Aligning Academic Levels with Grade Levels: Adams 50, like many other competency-based districts, established a tiered educational system with more than the traditional number of grade levels. Students were placed in a performance level based on proficiency of a learning topic rather than their date of birth. It is designed to bring an end to the destructive practice of social promotion. However, parents found the number of levels confusing, and Adams 50 found that it was taking too many resources to communicate the differences with all stakeholders. So now, grade levels correspond to performance levels. When parents hear that their ninth-grade student is learning at Performance Level 6, they understand immediately that their student is learning at a sixth-grade level.

Curriculum Designed around Learning Progression, Not Type of Schools: Adams 50 found that it was very difficult to find curriculum that provided flexibility to address where students are on their learning progression. Publishers create curricular resources on specific grade levels, with different products for elementary, middle and high school. So a teacher in seventh grade trying to teach a new students with gaps at fourth- or fifth-grade level didn’t have any resources within the middle school curriculum and wasn’t familiar with the elementary school curriculum. This was putting a lot of extra work on teachers.

As a partial solution, Adams 50 switched to Progressive Math Initiative from the New Jersey Center for Teaching and Learning. It’s a K-12 open source curriculum. Grenham explained that the systemic approach to the curriculum provides a continuum for teachers, rather than the fragmented curriculum they had been using before.

They are still looking for a similar curriculum to use for literacy, science and social studies, but so far haven’t found them.

5. Looking Forward

To end our conversation, we discussed the emerging issues that they see developing, as well as their wish list.

Blending Blended Learning: Interoperability is a huge problem. Adams 50 wishes they could find a single system, or at least have the ability to integrate technology systems so they could draw the student data from adaptive software systems into the student tracking system. They did a lot of the work to create an API, but couldn’t put it together because Educate didn’t offer the full student information management system and Infinite Campus didn’t have the functionality to monitor student progress.

So teachers still have to jump back and forth from the adaptive software to Educate to Infinite Campus to create comprehensive student profile data.

What Are We Willing to Stand Behind? The Guarantee of a Proficiency-based Graduation Diploma: Last year, the Colorado State Board of Education approved high school graduation guidelines that demand students be able to show competency in their studies before receiving a diploma. The requirement is being phased in over seven years and allows districts to develop their own process for measuring competency.

This is a big step in making sure the high school diploma means something, but it also raises a lot of tough questions. Gotto explained that Adams 50 was already delving into this in their grading system. For example, if proficiency for a class is determined to be demonstrating proficiency in 8 out of 10 standards, a student reaching 7 out of 10 is considered Not Yet Proficient. The problem arises if that student transfers to another school, the new school typically will translate an in-progress score to an F, therefore penalizing the student.

This same type of dilemma is going to confront us with proficiency-based diplomas. Do we expect 100% of students to meet 100% of standards at 100% levels?

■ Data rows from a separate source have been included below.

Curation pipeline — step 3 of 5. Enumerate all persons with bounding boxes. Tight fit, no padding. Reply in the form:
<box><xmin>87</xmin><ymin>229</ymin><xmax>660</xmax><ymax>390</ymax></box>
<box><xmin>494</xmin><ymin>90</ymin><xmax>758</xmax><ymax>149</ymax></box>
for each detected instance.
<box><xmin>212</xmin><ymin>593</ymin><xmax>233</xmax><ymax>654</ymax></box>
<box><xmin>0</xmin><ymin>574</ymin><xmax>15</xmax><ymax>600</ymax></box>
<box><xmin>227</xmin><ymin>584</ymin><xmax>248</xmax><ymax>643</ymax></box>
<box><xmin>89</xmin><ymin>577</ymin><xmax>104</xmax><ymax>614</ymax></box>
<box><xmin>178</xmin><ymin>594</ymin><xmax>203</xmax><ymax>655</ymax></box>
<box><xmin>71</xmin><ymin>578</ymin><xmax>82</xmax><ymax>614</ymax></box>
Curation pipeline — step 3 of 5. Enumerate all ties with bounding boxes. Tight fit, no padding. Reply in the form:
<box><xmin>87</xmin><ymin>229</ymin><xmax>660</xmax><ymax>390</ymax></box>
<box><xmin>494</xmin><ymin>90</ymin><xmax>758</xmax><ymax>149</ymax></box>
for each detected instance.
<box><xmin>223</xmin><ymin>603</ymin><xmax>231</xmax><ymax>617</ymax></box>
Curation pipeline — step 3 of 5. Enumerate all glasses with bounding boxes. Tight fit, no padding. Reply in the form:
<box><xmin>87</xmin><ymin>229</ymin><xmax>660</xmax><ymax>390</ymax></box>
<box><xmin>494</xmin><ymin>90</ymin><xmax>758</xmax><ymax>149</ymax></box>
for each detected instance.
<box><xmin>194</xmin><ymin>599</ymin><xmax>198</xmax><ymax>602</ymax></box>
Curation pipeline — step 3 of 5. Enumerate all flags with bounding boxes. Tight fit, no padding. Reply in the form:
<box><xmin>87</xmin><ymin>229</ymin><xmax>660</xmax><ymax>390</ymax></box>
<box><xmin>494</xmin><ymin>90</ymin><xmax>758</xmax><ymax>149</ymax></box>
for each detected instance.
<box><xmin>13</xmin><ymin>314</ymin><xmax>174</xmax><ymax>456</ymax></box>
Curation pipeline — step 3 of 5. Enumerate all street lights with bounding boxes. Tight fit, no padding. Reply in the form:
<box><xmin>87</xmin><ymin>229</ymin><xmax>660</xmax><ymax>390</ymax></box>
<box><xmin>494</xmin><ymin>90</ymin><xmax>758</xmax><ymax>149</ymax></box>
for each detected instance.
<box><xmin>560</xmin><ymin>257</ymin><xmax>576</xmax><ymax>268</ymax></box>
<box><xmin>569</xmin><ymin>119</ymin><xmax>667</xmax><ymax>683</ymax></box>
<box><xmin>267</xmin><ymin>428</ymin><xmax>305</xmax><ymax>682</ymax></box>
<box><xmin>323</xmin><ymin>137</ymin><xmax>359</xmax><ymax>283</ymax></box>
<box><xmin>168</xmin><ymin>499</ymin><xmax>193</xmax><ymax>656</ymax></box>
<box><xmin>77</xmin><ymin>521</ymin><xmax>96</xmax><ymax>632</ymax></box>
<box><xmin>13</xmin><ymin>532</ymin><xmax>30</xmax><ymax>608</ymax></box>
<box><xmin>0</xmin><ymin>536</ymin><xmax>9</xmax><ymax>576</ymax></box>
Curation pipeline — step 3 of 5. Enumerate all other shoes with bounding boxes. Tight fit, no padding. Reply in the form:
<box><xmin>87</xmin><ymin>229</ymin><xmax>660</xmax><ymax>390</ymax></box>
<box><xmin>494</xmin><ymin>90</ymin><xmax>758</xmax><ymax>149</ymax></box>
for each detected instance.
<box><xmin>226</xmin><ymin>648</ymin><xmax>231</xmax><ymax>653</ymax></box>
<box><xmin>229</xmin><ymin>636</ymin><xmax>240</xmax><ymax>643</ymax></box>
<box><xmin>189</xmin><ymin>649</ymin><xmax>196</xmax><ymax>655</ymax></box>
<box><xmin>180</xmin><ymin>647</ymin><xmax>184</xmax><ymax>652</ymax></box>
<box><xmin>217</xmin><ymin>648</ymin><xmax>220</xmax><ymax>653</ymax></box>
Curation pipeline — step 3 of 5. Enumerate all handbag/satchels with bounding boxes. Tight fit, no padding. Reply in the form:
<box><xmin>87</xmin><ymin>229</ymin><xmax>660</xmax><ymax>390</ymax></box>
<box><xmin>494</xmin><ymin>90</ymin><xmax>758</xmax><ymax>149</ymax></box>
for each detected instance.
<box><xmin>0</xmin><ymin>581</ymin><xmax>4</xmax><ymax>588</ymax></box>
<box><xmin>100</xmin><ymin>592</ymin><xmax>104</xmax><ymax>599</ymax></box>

In addition, college and university admissions departments must learn how to use and interpret a competency-based high school transcript.

—-

Susan and I met with Grenham and Gotto five years ago, when we were doing the initial scan of competency education. We were impressed with their commitment and ability to openly reflect on their efforts. Grenham and Gotto have both grown since then – their leadership, vision, creativity, and depth of knowledge of both the limitations of the traditional system and of the competency-based system we are growing is inspiring. It is thanks to all the educators like Oliver Grenham and Jeni Gotto that we are going to get to the tipping point.